WHAT YOU WILL DO:
Beginning at the line containing "Of the items" and continuing to the end of the records below, give each line again exactly as it stands, and only those lines.

§

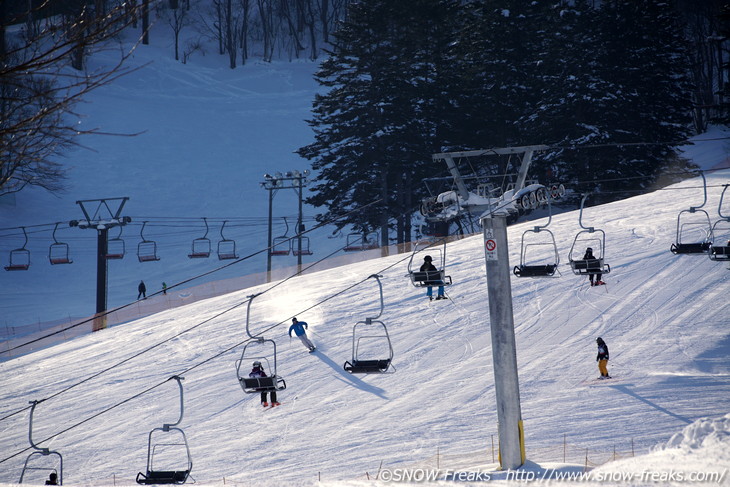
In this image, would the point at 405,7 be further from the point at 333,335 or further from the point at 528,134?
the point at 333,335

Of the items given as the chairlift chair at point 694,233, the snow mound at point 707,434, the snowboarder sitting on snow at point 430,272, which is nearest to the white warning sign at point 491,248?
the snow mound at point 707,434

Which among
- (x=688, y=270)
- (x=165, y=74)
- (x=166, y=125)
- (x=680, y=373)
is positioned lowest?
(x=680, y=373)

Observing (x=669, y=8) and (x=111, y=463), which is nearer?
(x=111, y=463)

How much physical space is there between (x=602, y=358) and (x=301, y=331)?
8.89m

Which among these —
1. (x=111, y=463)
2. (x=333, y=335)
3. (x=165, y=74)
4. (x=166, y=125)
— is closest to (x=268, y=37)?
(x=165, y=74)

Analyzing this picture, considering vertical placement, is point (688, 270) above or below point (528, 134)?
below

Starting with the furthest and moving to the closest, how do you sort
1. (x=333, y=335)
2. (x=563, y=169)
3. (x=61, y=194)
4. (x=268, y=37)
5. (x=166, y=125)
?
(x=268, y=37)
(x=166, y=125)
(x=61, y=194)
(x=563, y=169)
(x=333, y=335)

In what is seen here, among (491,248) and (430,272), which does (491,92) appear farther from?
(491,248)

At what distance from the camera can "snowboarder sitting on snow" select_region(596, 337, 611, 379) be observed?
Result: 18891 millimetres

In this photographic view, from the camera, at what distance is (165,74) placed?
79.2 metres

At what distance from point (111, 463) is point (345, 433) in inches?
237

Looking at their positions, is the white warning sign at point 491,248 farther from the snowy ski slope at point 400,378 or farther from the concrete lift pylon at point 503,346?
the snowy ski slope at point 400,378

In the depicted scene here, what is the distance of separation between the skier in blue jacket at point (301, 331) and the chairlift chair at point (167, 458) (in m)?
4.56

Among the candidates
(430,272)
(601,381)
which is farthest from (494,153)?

§

SOLUTION FOR THIS PROBLEM:
Of the items given as the chairlift chair at point 694,233, the snow mound at point 707,434, the snowboarder sitting on snow at point 430,272, which is nearest to the white warning sign at point 491,248?
the snow mound at point 707,434

Which among
- (x=688, y=270)
- (x=165, y=74)
- (x=166, y=125)
- (x=680, y=373)
is positioned lowest?
(x=680, y=373)

Observing (x=669, y=8) and (x=111, y=463), which is nearer?
(x=111, y=463)

How much physical space is there between (x=602, y=358) and (x=301, y=331)?
8.89m

Which among these —
1. (x=111, y=463)
2. (x=333, y=335)
3. (x=165, y=74)
4. (x=166, y=125)
— is closest to (x=268, y=37)?
(x=165, y=74)

Analyzing this picture, considering vertical placement, is point (688, 270) above or below point (528, 134)?
below

Starting with the furthest and moving to the closest, how do you sort
1. (x=333, y=335)
2. (x=563, y=169)
3. (x=61, y=194)
4. (x=268, y=37)
5. (x=166, y=125)
?
(x=268, y=37)
(x=166, y=125)
(x=61, y=194)
(x=563, y=169)
(x=333, y=335)

In what is seen here, among (491,248) and (430,272), which does (491,92) appear farther from?
(491,248)

At what distance from the camera can "snowboarder sitting on snow" select_region(596, 337, 611, 379) be observed?
Result: 18891 millimetres

In this photographic view, from the camera, at what distance is (165,74) placed?
79.2 metres

At what distance from point (111, 463) is point (345, 433) in inches?
237

Looking at their positions, is the white warning sign at point 491,248 farther from the snowy ski slope at point 400,378 or farther from the concrete lift pylon at point 503,346?
the snowy ski slope at point 400,378

In the depicted scene here, what is the distance of separation between the skier in blue jacket at point (301, 331) and the chairlift chair at point (167, 458) (in m)?
4.56

Among the candidates
(430,272)
(601,381)
which is farthest from (494,153)?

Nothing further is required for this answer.